What is Sciatica?

Sciatica is irritation of the sciatic nerve, a major nerve that passes down the back of each thigh. The sciatic nerve originates in the lower spine and travels deep in the pelvis to the lower buttocks. From there it passes along the back of each upper leg and divides at the knee into branches that go to the feet. Sciatica typically causes pain that shoots down the back of one thigh or buttock.

Anything that causes irritation or puts pressure on the sciatic nerve can cause sciatica. The most common cause is probably a sprain or strain of muscles or ligaments in the area, and for this reason sciatica is often associated with low back pain. The cushions between the bones of the spine—the discs—can also cause sciatica when they bulge out of place or degenerate. Other causes of sciatica include spinal stenosis (narrowing of the spinal canal in the lumbar area), spondylolisthesis (slippage of a bone in the low back) and, very rarely, benign or malignant tumors.

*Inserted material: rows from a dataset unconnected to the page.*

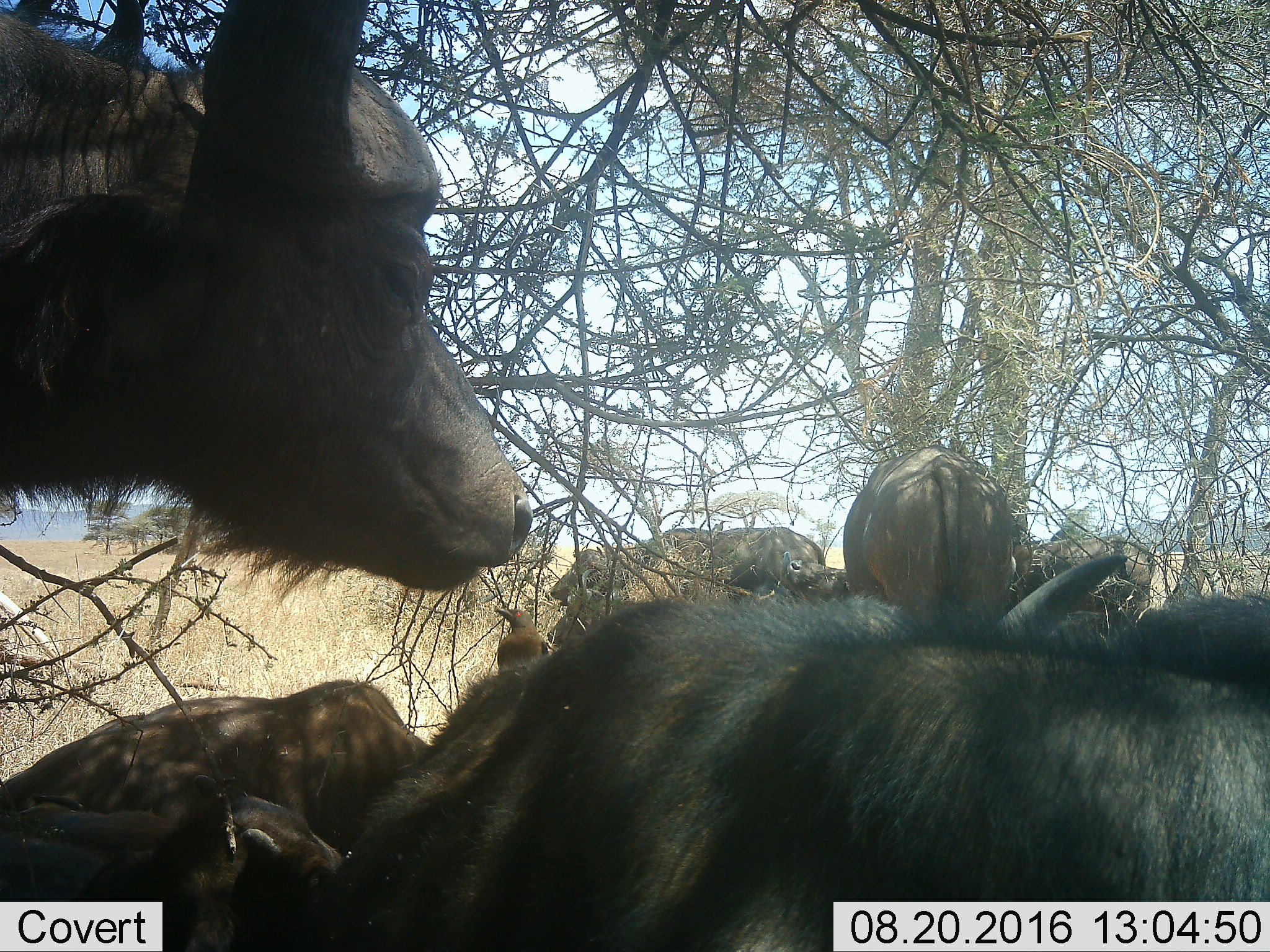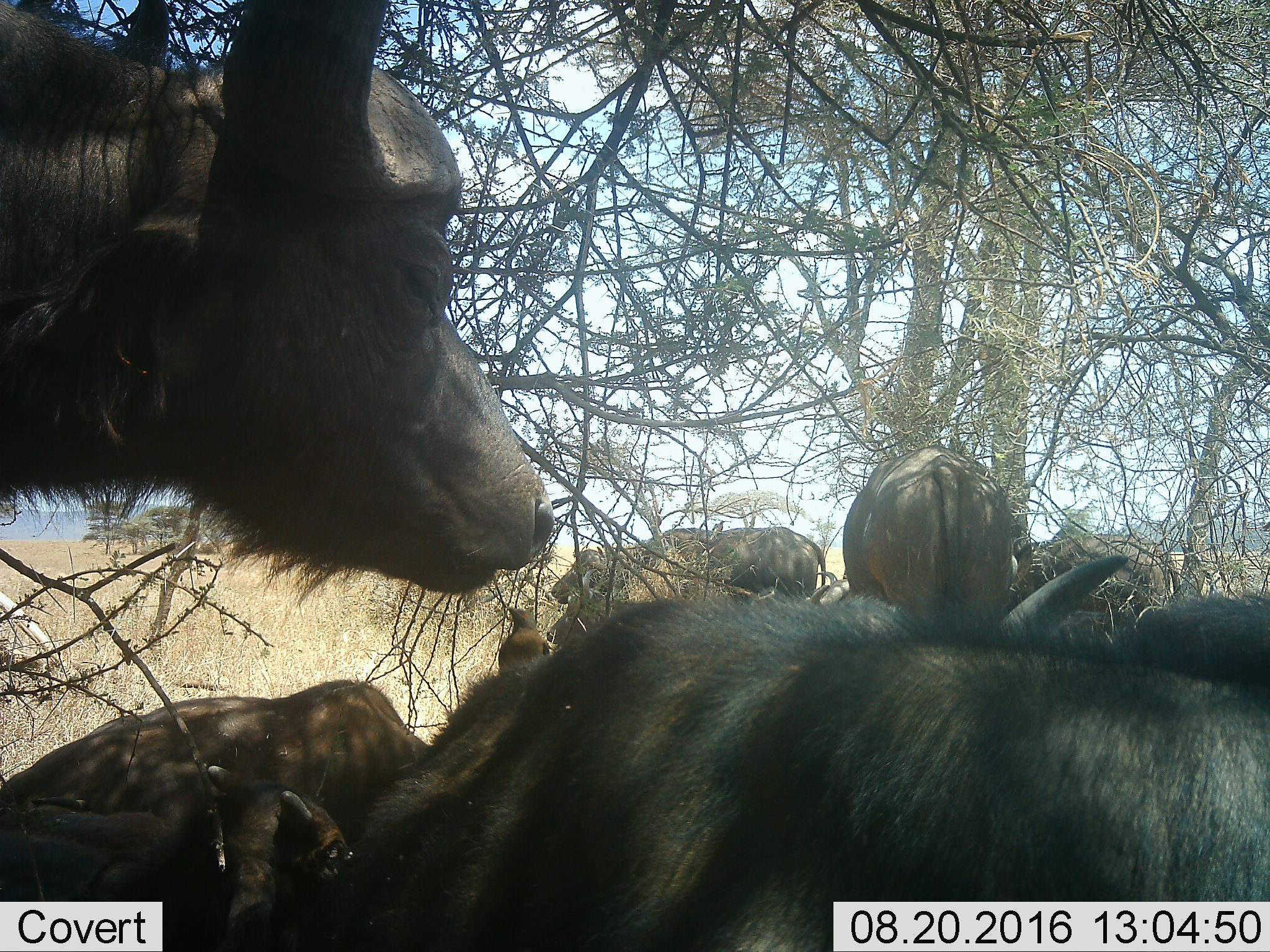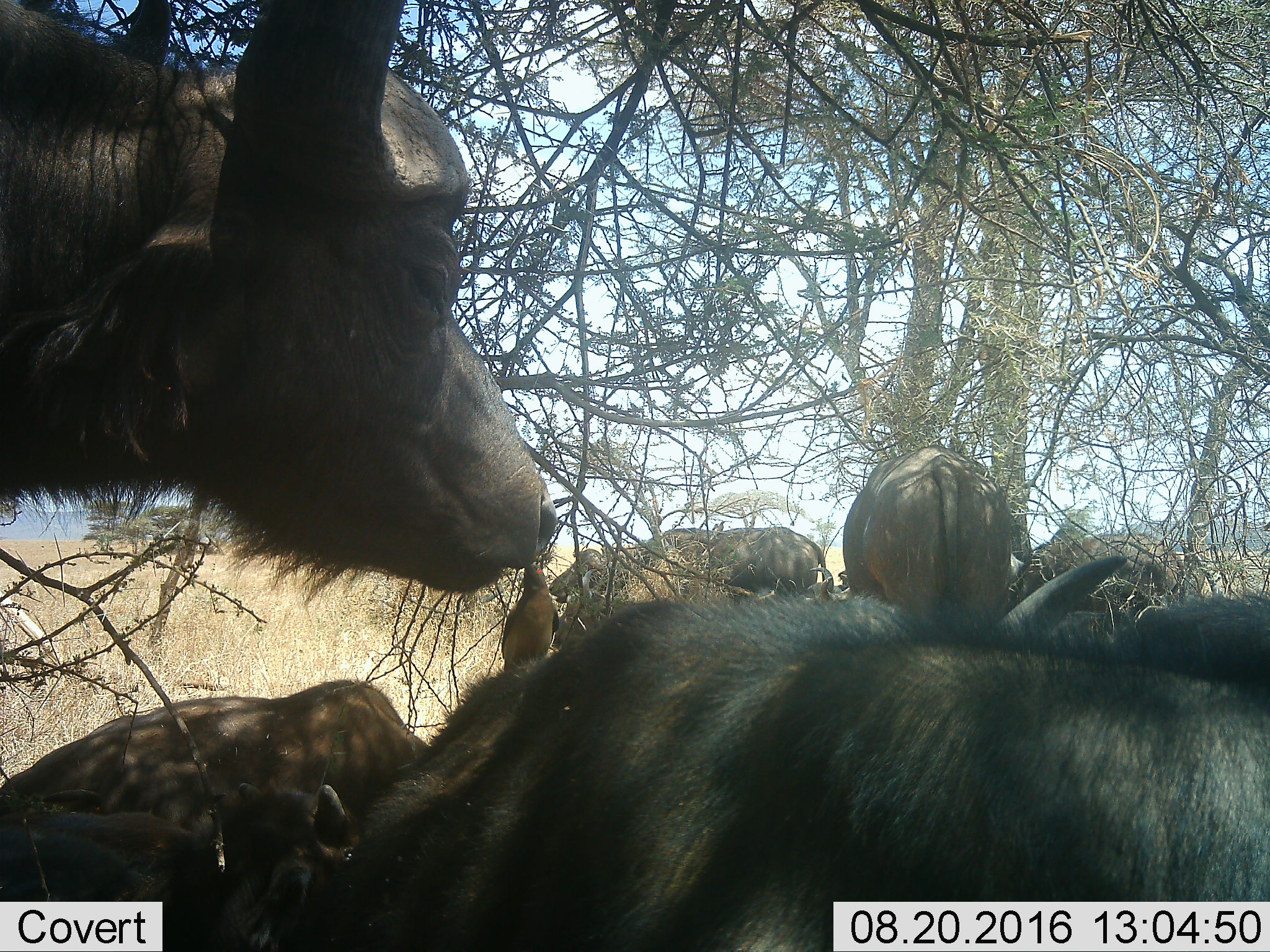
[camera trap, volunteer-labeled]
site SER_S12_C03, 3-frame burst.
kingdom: Animalia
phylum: Chordata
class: Mammalia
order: Artiodactyla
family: Bovidae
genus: Syncerus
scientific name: Syncerus caffer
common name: african buffalo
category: buffalo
Buffalo (african buffalo) (Syncerus caffer), count 10. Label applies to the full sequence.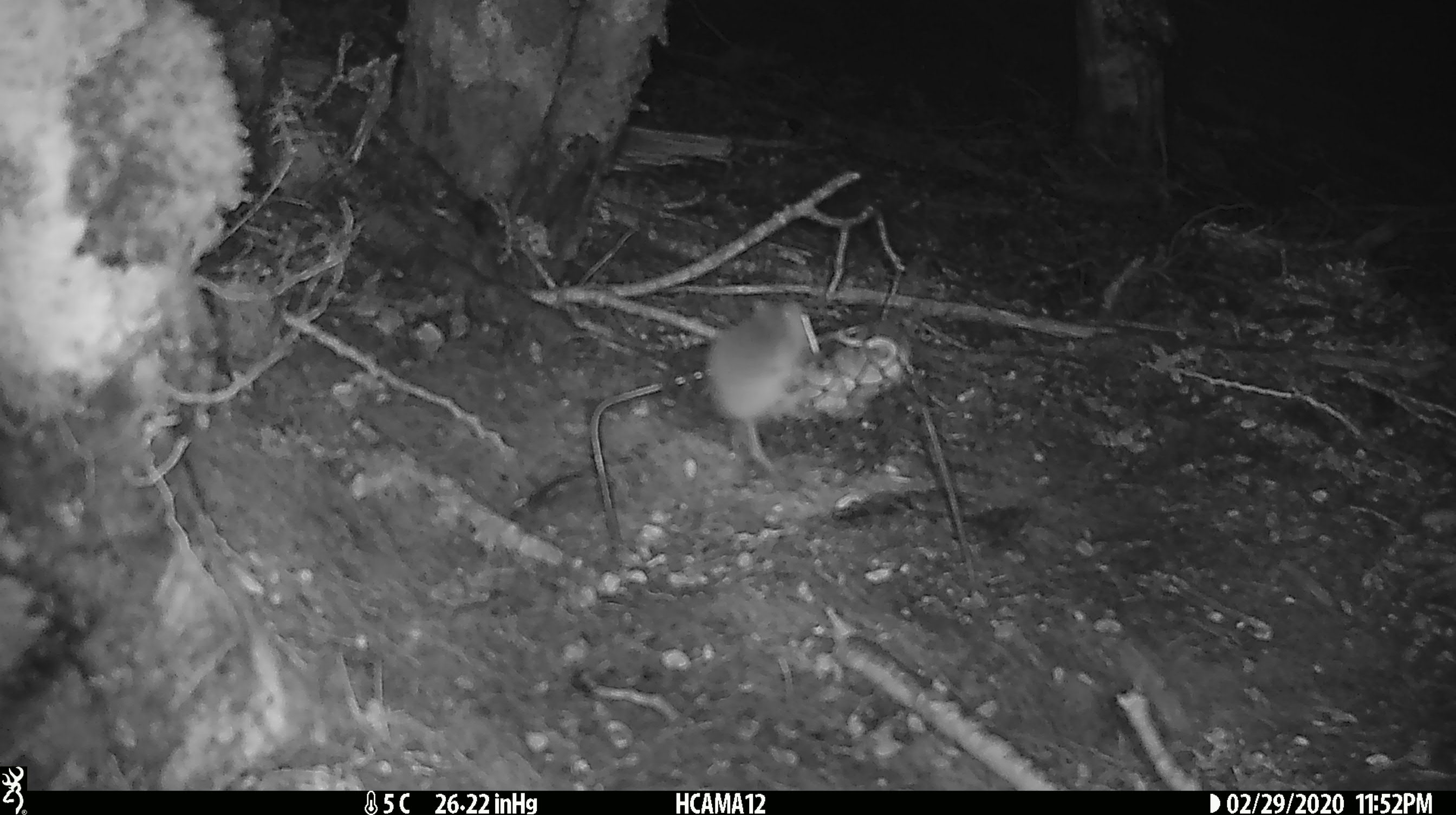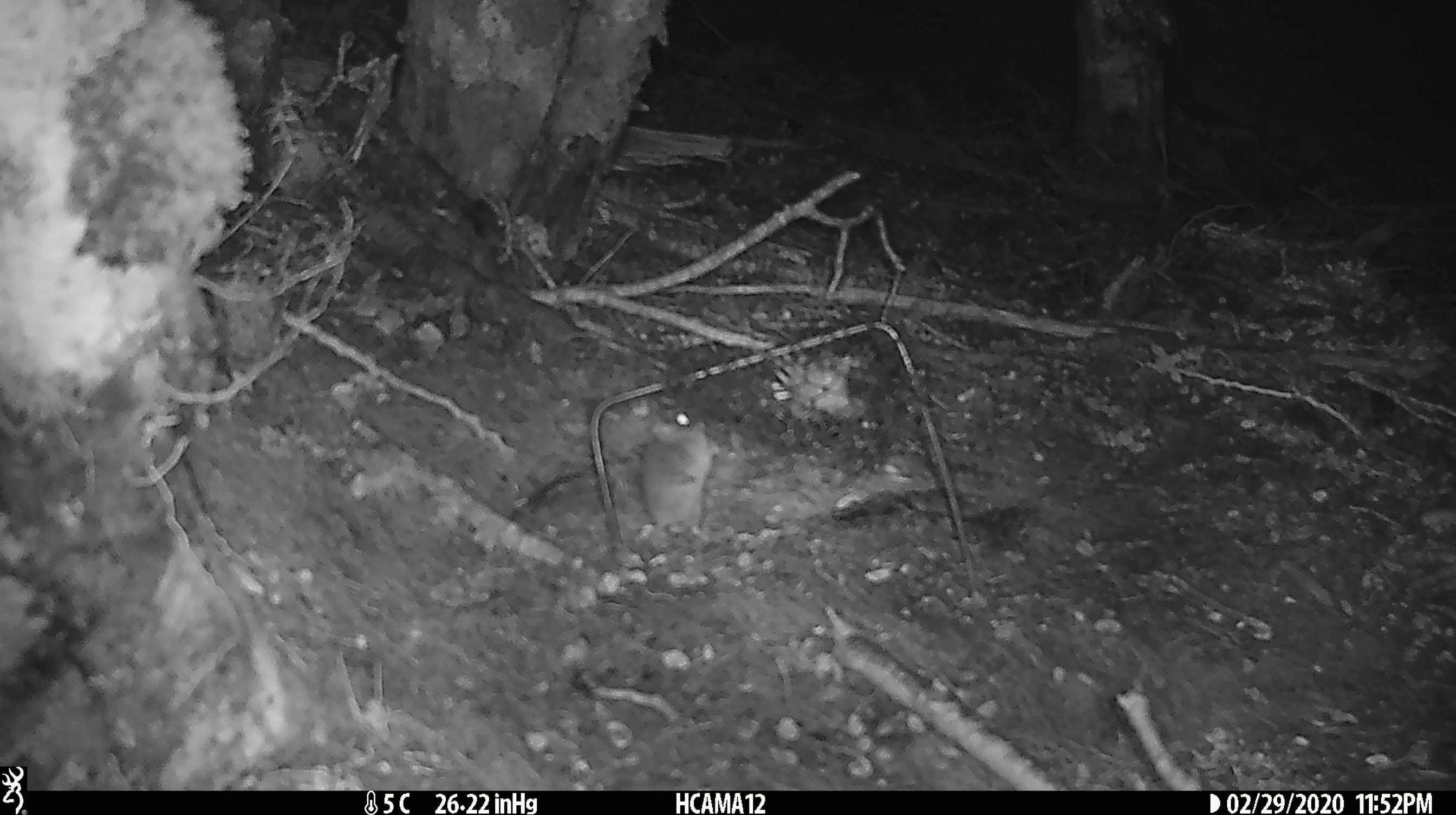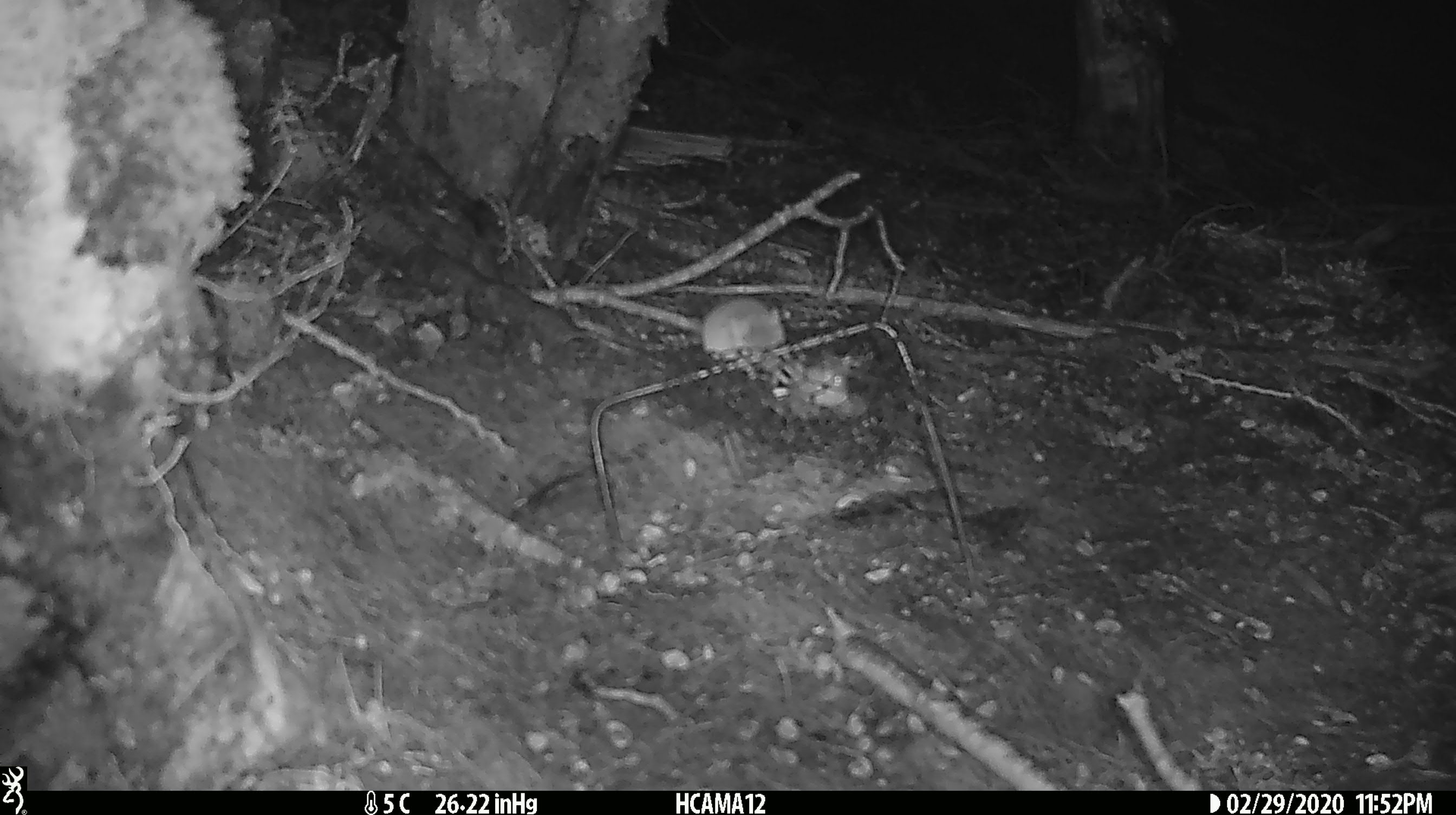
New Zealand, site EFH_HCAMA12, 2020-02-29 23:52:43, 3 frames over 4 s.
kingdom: Animalia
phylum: Chordata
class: Mammalia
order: Rodentia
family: Muridae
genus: Mus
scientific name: Mus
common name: mouse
Mouse (Mus).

Sciatica - Definition, Diagnosis, Symptoms & Treatments

Diagnosis of Sciatica:

You will be asked about your symptoms and medical history. A physical exam will be done. Your doctor will pay particular attention to your back, hips, and legs. The physical exam will include tests for strength, flexibility, sensation, and reflexes.

Symptoms:

  • Burning, tingling, or a shooting pain down the back of one leg
  • Pain in one leg or buttock that is worse with sitting, standing up, coughing, sneezing, or straining
  • Weakness or numbness in one leg or foot

Treatment of Sciatica:

The goal of treatment is to reduce sciatic nerve irritation.

Bed rest is not generally recommended. It may be suggested for no more than 1-2 days in those with severe pain. Your doctor may recommend that you restrict certain activities for a period of time and then resume them as soon as possible. You may be able to shorten your recovery time by staying active and exercising.

Attacks of sciatica tend to recur. Certain common sense steps that may help prevent recurrences include the following:

  • When lifting, hold the object close to your chest, maintain a straight back, and use your leg muscles to slowly rise.
  • Practice good posture to reduce pressure on your spine.
  • If possible, avoid sitting or standing in one position for prolonged periods.
  • Use a low back support during prolonged sitting. Rest one foot on a low stool if standing for long periods.
  • Sleep on a firm mattress.
  • Exercise regularly, at least 30 minutes most days of the week. Good choices include walking, swimming, or exercises recommended by your doctor or physical therapist.

Consider job retraining if your work requires a lot of heavy lifting or sitting.